Natalie [00:30:13] So sorry.
Jameela [00:30:13] I was so offended by your portrayal of how I’ve said it. But but your video about cringe culture has helped me, like, really understand why that was taken out of context, why so many things we see get taken out of context, and I’m just dying to talk to you about it. This video is so exceptional, Natalie, that it should win all of the awards. I it’s a it’s it’s it has clarified so much to me about our common culture that I would love to just kind of can I just grill you about it a little bit, so you can help me explain it to everyone.
Natalie [00:30:59] Absolutely.
Jameela [00:31:00] OK. And we’re over the bit where we’ve talked about that other shit and we’re all good.
Natalie [00:31:06] Can I say one more thing about that?
Jameela [00:31:07] Yeah of course you can.
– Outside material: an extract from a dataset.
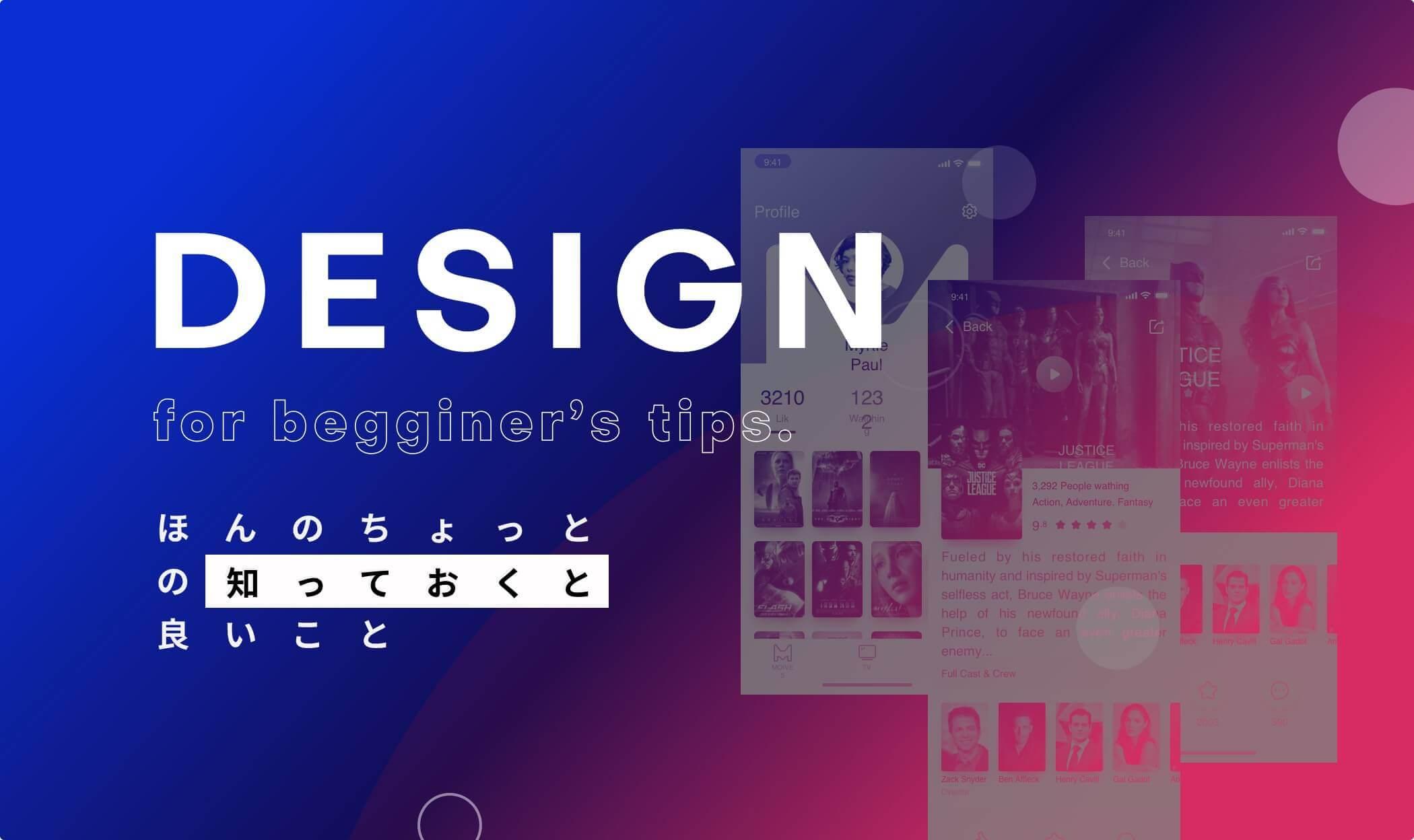 初心者Webデザイナーが良いデザインをつくるために気をつけること9つ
Natalie [00:31:07] So when you left that Instagram comment I found about, I found out about this whole thing from Twitter and watching the the the hurricane that surrounded this Instagram comment on Twitter. And it was fascinating to me. I was like, This is like that. This is what people are so mad about is a wild to me. And so I screenshotted everything went straight in the folder for like, we’re going to discuss this at some point. And the next year, well, because I know it was interesting because I don’t see I actually do not think that you do anything wrong. I think I think that.
Jameela [00:31:42] But then why did you frame it that way, Natalie?
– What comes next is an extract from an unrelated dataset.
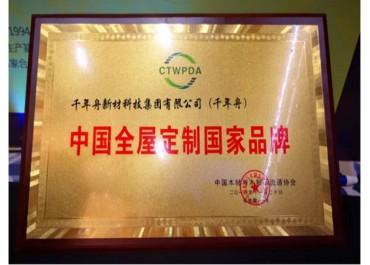 """重磅!千年舟获颁""""中国全屋定制国家品牌""""大奖"""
Natalie [00:31:44] Well, I framed it that way because the point that I was I was building to in that section was about how it’s not really about you having done something wrong. It’s about like the quote unquote optics of it. And by optics what we really seem to mean is the way that it makes people feel. So, you know, even though you’re saying all the all things that are true and again like. I think that, you know, isn’t that what we say that we want? Right? Like we always say that. Why can’t celebrities acknowledge that they have this privilege? And why celebrities you’re doing all
Jameela [00:32:21] transparent
Natalie [00:32:22] and checking your privilege and all that and all this stuff that we’re supposed to do? But I think that sort of audiences are sort of uncertain about actually what it is that they want because I think that in a way, you’re sort of laying out the reasons why you have an unfair advantage is actually just sort of kind of putting a magnifying glass on the unfair advantage, which then causes people to feel stung by the by the advantage that you have.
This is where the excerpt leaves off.